Table 7. Pre and post PO4 categorized as within target and out of target as per Canadian society of nephrology guidelines and the proportion of patients in each category.
Table 8. Pre and post Ca categoriezed as within target and out of target as per Canadian society of nephrology guidelines and the proportion of patients in each category.
Figure 1. Median and interquartile range of pre, post and clinic (post-post) values of iPTH (outliers are shown as circles).
Figure 2. Median and interquartile range of pre, post and clinic (post-post) values of PO4 (outliers are shown as circles).
Figure 3. Median and interquartile range of pre, post and clinic (post-post) values of Ca (outliers are shown as circles).
4. Discussion
To our knowledge, this is the first study to compare values of commonly measured mineral metabolism markers pre, post and post-post (clinic visit) dialysis treatment in nocturnal home hemodialysis patients. We have demonstrated that the timing of blood collection has profound effects on the serum concentration of Ca, PO4 and iPTH in nocturnal home hemodialysis patients that are both clinically and statistically significant. Interventions for the management of mineral metabolism may be applied differently depending on when patients collect their blood samples. This has relevance for patient management but may also affect the interpretation of the results of observational studies in which the timing of blood sample collection may be variable.

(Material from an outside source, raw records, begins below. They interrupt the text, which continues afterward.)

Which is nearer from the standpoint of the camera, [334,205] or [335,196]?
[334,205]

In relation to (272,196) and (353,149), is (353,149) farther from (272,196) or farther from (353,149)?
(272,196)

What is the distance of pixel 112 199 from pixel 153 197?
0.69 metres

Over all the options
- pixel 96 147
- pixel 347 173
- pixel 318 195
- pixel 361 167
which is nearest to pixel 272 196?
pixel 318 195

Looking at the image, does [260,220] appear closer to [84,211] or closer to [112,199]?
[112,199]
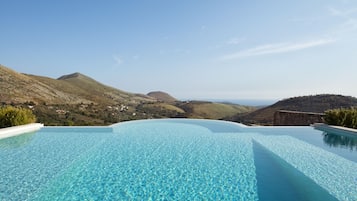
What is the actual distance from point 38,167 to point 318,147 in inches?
265

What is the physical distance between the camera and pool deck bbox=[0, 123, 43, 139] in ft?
24.7

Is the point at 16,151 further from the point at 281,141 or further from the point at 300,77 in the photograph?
the point at 300,77

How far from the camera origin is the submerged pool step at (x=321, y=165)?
12.6 feet

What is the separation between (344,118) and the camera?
31.4 feet

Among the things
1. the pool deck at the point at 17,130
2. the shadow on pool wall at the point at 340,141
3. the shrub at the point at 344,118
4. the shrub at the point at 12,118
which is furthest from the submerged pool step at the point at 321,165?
the shrub at the point at 12,118

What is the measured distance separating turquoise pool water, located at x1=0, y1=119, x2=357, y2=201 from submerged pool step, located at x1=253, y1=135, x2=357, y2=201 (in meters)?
0.02

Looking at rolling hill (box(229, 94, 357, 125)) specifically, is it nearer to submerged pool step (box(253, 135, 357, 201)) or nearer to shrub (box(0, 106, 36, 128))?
submerged pool step (box(253, 135, 357, 201))

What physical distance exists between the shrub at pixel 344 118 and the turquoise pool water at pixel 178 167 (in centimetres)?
132

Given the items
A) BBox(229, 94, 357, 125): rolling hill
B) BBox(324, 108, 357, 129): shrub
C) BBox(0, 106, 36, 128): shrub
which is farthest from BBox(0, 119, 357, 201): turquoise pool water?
BBox(229, 94, 357, 125): rolling hill

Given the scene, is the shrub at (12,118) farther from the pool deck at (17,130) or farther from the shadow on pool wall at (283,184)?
the shadow on pool wall at (283,184)

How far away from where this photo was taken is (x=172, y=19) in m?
16.3

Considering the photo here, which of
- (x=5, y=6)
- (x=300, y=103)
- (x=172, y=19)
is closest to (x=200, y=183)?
(x=172, y=19)

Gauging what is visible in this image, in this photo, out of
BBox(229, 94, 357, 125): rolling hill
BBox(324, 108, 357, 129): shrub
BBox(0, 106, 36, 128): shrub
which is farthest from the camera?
BBox(229, 94, 357, 125): rolling hill

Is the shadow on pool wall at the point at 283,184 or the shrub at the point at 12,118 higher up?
the shrub at the point at 12,118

Abnormalities in serum calcium, phosphate and parathyroid hormone are common in dialysis dependent patients and constitute part of a systemic syndrome known as chronic kidney disease bone and mineral disorder [7]. An increased risk of fracture, vascular calcification and hospitalization has been associated with altered values of bone metabolism markers [8-10]. Patients with ESRD treated with conventional HD who have abnormal markers of mineral metabolism also appear to be at increased risk for all cause mortality and cardiovascular mortality [10,11].

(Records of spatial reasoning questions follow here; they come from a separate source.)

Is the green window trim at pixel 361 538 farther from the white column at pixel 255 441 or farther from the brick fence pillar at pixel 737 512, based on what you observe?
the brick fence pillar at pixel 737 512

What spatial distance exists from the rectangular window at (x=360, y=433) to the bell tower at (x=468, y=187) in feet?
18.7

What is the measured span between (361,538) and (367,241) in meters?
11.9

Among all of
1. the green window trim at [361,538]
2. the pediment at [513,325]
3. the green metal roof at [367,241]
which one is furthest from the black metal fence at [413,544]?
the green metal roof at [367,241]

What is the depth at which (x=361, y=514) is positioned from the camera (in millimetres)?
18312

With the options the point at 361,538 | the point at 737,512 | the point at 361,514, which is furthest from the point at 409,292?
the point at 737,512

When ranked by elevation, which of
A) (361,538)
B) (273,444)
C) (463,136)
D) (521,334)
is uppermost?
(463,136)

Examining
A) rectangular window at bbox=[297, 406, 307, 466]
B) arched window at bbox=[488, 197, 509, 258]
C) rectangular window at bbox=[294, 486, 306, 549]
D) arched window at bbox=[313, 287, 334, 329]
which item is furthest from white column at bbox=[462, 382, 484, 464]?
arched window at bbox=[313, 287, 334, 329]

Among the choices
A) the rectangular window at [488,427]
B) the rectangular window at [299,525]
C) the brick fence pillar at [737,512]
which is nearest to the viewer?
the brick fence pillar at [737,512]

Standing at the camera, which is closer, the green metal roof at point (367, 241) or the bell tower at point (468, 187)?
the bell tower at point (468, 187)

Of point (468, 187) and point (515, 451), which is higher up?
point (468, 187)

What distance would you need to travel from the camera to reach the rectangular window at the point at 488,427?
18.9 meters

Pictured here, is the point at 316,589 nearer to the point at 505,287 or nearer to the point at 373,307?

In an attempt to decrease morbidity and mortality related to mineral metabolism disturbances, clinical practice guidelines (CPG) have been published by the National Kidney Foundation [12], Canadian Society of Nephrology [13], the United Kingdom [14], Caring for Australians with Renal Impairment (CARI) [15], Kidney Disease: Improving Global Outcomes (KDIGO) [16], Renal Association Clinical Practice Guideline [6] and also by the European Best Practice Society [17]. Acceptable values for biochemical markers have been specified; however no discrimination has been made between patients on different dialysis prescriptions. Only some of the guidelines have included a specified timing for blood collection. For example in the CARI guidelineit is recommended that for serum calcium and phosphate measurement, a predialysis blood sample should be sent [15]. The Renal Association Clinical Practice Guideline has also recommended pre-dialysis blood sampling for biochemical and haematological measurements [6]. Similarly not all studies linking different target values for bone metabolism markers to clinical outcomes have clearly specified the timing of blood sampling in their studied population [18,19].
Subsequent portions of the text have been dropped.